Explanations Are Not Evidence
I can tell a story that is utterly coherent and utterly false, and it will feel like proof
An explanation is not evidence. If there is a cup on a table, I could probably come up with a thousand (possible) explanations for how it got there (maybe more). At the end of the day though, only one explanation would be true. If I convinced you that you were obligated to investigate every plausible explanation, then in the name of truth, I would have convinced you to waste a lot of time.
Explanations are not evidence of a case merely by being compelling. If I come with a story that sounds plausible for how the cup got on the table (“Mom put it there”), then the very plausibility of the explanation could strike people as reason to think that the explanation was true. But “plausibility” and “validity” are entirely different categories and share no necessary relationship.
Granted, I will not investigate a case for which there is no compelling explanation or theory, but the fact there is an explanation or theory means nothing more than that a possibility is present. Explanations and theories are arguable “cases,” and cases are the groundwork that make evidence possible at all, but explanations are not evidence in of themselves (only a prerequisite for the possibility of evidence). Without cases, phenomena cannot be turned into evidence “toward” those cases, but the fact that we possess a case doesn’t mean phenomena will be turned into evidence or “ought” to be turned into evidence.
We do not investigate mere explanations, for that would drive us crazy. Instead, we investigate “explanations with evidence,” or “evidence” for short (a fair shorthand, because it is impossible to have evidence without a case relative “to(ward)” which certain phenomena are evidence). Just because we hear something that sounds “plausible,” it doesn’t follow that what we heard is therefore “likely true.”
It’s hard to believe, but there is no necessary relationship between plausibility and validity; in fact, what is true might be incredibly implausible (take the theory of the multiverse, and keep in mind that quantum mechanics at one time sounded crazy). But what if the case really sounds plausible? Then the person should be able to put forth evidence. If the person can’t, red flags have risen.
There is a radical difference between plausibility built on a story and plausibility built upon evidence. If the case presented to us is primarily “story-based” (please note I do not mean to suggest “story” is a simile for “fiction”—there can be “true stories”), then our obligation to investigate the case is much less than if the presented case is primarily “evidence-based.”

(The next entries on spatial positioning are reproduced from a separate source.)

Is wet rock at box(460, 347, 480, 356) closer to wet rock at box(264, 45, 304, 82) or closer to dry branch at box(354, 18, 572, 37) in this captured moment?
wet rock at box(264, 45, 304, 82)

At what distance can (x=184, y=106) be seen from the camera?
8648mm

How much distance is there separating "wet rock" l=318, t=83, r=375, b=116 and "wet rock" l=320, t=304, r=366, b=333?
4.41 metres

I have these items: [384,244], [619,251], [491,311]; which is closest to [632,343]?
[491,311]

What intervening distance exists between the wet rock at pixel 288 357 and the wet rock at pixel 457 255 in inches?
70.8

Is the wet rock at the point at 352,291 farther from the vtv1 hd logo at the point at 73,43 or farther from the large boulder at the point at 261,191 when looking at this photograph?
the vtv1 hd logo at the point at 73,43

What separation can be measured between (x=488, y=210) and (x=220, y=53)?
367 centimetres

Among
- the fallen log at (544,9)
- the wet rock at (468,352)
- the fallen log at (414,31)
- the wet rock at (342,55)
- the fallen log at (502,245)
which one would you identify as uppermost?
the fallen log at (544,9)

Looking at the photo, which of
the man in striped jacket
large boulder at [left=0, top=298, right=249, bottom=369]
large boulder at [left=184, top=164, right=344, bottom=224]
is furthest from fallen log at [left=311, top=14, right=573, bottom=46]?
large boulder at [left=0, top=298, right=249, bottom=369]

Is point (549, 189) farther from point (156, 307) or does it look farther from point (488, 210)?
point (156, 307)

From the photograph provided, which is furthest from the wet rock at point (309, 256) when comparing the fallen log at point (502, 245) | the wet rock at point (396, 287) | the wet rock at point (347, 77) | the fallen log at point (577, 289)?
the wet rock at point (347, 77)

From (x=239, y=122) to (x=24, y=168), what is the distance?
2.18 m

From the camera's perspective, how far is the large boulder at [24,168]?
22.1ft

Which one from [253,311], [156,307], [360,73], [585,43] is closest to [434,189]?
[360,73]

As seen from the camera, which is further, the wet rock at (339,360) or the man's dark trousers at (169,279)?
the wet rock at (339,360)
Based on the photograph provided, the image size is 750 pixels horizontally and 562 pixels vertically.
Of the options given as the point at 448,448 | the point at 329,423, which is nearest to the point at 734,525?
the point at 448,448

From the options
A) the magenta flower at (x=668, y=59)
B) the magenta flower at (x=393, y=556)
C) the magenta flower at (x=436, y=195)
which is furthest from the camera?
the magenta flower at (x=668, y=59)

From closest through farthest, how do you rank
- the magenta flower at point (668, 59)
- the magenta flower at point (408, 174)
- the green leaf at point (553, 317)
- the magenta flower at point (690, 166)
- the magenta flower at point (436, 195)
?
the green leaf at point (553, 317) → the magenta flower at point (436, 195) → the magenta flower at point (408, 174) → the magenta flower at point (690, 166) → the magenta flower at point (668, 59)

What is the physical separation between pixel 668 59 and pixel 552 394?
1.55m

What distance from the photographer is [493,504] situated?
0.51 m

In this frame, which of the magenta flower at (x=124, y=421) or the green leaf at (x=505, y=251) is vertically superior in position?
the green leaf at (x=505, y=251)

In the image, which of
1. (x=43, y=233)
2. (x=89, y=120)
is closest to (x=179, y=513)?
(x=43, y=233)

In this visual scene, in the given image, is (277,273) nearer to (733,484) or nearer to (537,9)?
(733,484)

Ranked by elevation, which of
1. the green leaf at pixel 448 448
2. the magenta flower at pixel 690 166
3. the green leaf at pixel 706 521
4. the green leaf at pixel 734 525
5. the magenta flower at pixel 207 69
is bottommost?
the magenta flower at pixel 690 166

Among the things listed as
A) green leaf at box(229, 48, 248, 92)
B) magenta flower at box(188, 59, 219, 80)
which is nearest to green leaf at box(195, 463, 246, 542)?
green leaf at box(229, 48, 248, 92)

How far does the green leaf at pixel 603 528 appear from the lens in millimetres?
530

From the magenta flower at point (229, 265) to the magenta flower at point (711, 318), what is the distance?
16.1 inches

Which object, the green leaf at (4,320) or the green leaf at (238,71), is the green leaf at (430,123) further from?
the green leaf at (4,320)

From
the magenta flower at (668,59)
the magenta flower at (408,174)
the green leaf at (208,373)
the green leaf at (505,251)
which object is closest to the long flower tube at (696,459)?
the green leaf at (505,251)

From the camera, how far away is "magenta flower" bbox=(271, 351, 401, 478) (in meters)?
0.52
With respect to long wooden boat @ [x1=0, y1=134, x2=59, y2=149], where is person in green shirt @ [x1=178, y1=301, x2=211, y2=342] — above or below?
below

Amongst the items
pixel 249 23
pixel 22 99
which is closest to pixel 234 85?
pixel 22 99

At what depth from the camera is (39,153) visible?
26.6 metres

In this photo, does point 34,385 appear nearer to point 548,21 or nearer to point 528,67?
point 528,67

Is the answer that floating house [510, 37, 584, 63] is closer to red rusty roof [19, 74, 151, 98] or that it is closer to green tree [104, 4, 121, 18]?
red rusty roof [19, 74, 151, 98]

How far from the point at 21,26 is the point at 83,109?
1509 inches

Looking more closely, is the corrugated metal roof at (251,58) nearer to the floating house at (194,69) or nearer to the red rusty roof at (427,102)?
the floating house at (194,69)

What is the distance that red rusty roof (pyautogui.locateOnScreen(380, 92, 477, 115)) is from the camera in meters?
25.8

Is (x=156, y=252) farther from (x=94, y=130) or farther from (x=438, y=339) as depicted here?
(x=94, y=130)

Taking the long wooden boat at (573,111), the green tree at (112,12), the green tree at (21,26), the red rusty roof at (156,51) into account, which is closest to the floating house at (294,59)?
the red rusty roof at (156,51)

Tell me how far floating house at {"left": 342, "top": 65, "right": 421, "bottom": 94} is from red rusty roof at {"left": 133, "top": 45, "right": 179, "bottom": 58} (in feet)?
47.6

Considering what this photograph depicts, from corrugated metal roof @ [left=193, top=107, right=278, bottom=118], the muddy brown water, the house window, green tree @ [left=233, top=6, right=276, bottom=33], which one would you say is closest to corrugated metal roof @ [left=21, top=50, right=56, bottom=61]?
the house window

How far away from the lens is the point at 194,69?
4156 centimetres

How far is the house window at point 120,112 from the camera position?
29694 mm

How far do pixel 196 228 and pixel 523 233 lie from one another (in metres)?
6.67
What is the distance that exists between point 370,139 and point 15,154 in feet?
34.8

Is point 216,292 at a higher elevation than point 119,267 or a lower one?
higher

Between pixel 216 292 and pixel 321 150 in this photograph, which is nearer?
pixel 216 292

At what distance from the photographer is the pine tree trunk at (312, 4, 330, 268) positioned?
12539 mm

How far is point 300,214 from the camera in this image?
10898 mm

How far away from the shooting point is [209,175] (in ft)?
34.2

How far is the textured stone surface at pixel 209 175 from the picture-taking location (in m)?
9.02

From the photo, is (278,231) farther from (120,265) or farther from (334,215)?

Now, I don’t mean to say it’s all so simple, because what constitutes “evidence” is not always obvious, and there are different kinds of evidence, and we also have to define “good evidence” from “bad evidence”—these are complex topics explored throughout the works of O.G. Rose. Here, I really only want to stress one point: explanations are not evidence.
Evidence entails explanation, but not every explanation entails evidence: “evidence” and “explanation” are distinct categories. If we investigate every explanation we encounter, then we are vulnerable to be taken advantage of, for all someone must do is come up with an explanation out of thin air (which a good storyteller can easily do), and then we will be sent off to investigate something, perhaps for years. And at that point, we’ll prove ourselves easy to control.
Knowing this stuff isn’t simple, but this list might at least be a helpful guide:
1. Don’t forget that explanations are not evidence.
2. If we hear an explanation that strikes us as compelling for case x, we should immediately ask for falsifiable evidence. If this cannot be provided or we cannot readily find it, we should move on.
3. We should attempt to falsify evidence as quickly as we can.
4. If the evidence stands to scrutiny, then we have reason to think that case x is true, and therefore should look for more evidence for case x, and repeat the process.
5. At this point, belief or disbelief in case x will be up to our judgment.
But what if not everything true is a thing for which there is evidence? But what if everything true isn’t falsifiable? This is taken up in “The Conflict of Mind,” and we can certainly encounter these situations, but we should first do everything in our power to avoid them by following the list above. If we are indeed in a “conflict of mind”-situation, then God help us, but let’s exercise all of our other options first.